In the following notes, I cover:
- some commercial options
- look at a grab-bag of DIY projects on the web
- build two cutters:
- a battery-powered, nichrome-wire cutter
- a steel-wire cutter
Commercial Tools
Bench tools like the Proxxon 37080 Hot Wire Cutter (~$143) are designed for large straight cuts. Good for basic structural shapes. They have built-in power control system.
At the cheaper end, and designed more for sculpting than cutting are tools like the Cooltop Hot Wire Foam Cutter kit (~$27). It is powered from a small AC adapter and doesn’t appear to have any active regulation/feedback. Just the on/off switch!
For a little more, one can find tools like the GOCHANGE 4 in 1 Foam Cutter (~$37) that offer a similar range of accessories but what appears to be a little more advanced regulator, though still manually controlled it seems.
DIY Options
So we are basically talking about heating up a wire, so as one would expect a simple web search yields thousands of examples of how people have built their own.
A common approach is to scavenge some nichrome wire from a soldering iron, hair dryer or other equipment with a heating element.
Nichrome (nickel-chromium alloy) is commonly used as a resistive heating element as it has an electrical resistivity of around 112 microOhm-cm. This is about 66 times higher than copper. i.e. for a given current, Nichrome will dissipate more power as heat (I²R).
What is quite alarming about many of these DIY solutions is the lack of consideration given to limiting the power draw.
Just a few examples:
Example 1: Making a Hot Wire Cutter for Shaping Foam
12V power supply, 22g nichrome wire and switch
Example 2: $5 DIY Hot Wire Foam Cutter
Uses nichrome salvaged from hair dryer. Vertical cutter. See instructables for details.
Example 3: Make A Hot Wire Foam Cutter
good details on constructing a versatile and precise cutting frame. Hand waves over the electronics though: “12V AC/DC adapter” and a “PWM controller with LED display”. See the write-up
Example 4: How To Make Handheld Hot Wire Foam Cutter ( Simple )
Materials to include: 2 AA battery case + 2 battery AA 1,5v, 2 x Popsicle sticks, 2 x screws, Mini Push Button Switch, Nichrome wire
Build #1: battery-powered, nichrome-wire cutter
I salvaged my nichrome wire from a spare soldering iron heating element:
The circuit is simple a 2xAA battery pack and momentary switch to power the nichrome element:
I hot-glued two popsicle sticks the the AA battery holder, used a small piece of protoboard to mount the switch, and used some nuts and bolts to attached a small piece of nichrome wire in a loop.
This make a convenient cutting tool for fine work:
Conclusion: this works really well! Especially for sculpting fine details
Build #2: steel-wire cutter
The nichrome wire I have is quite flexible and so can’t be used to create a cutting wire in an arbitrary shape.
For this second build I’m using stainless steel guitar string (D’Addario EHR370 18 gauge/G-string). This has lower resistivity than nichrome so will need more power, but the steel string can be formed into shapes that it will hold quite well.

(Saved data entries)
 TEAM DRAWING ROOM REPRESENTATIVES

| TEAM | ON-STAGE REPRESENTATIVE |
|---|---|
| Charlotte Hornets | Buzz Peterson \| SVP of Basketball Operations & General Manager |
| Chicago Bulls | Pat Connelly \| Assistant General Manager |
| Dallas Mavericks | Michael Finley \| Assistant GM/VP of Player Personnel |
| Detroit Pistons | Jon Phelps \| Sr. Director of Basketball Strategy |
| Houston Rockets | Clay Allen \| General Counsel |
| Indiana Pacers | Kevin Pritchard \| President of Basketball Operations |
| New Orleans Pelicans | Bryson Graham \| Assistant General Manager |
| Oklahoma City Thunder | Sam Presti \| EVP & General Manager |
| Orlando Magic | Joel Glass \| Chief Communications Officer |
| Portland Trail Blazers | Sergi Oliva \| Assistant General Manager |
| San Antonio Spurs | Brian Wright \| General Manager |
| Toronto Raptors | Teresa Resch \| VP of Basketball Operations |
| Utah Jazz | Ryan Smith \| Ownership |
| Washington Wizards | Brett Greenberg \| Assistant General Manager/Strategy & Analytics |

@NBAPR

...

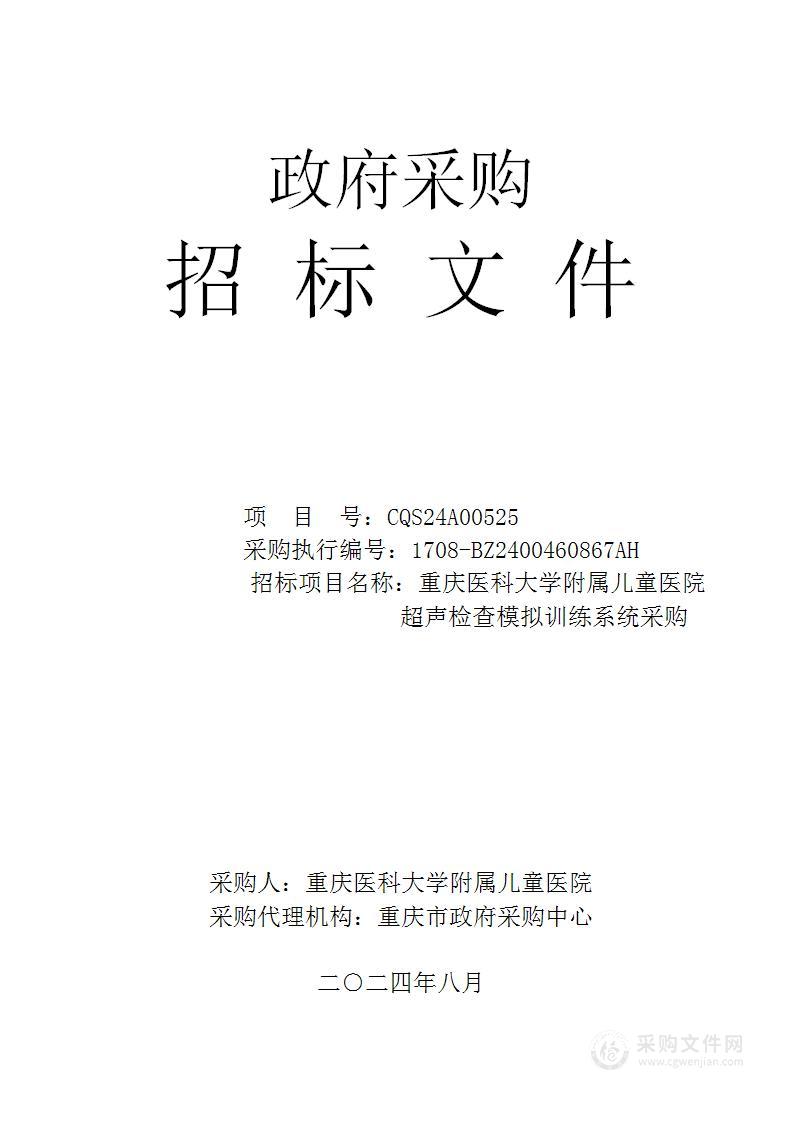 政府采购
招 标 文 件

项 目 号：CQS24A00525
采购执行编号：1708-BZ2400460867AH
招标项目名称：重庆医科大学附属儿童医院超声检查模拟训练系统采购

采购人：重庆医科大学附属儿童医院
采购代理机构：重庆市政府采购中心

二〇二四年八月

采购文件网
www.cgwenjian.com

* What to work on:
1. Summarize the foam cutter notes in exactly two sentences.
2. Write out the portion of the foam cutter notes running from "In the following" down to "power control system.".

* Written responses:
1. The notes review commercial hot wire foam cutters at several price points and survey DIY projects found on the web, many of which give little consideration to limiting power draw. The author then builds a battery-powered cutter from salvaged nichrome wire, which works really well for sculpting fine details, and starts a second build with stainless steel guitar string because the flexible nichrome cannot be formed into an arbitrary shape.

2.
In the following notes, I cover:
- some commercial options
- look at a grab-bag of DIY projects on the web
- build two cutters:
- a battery-powered, nichrome-wire cutter
- a steel-wire cutter
Commercial Tools
Bench tools like the Proxxon 37080 Hot Wire Cutter (~$143) are designed for large straight cuts. Good for basic structural shapes. They have built-in power control system.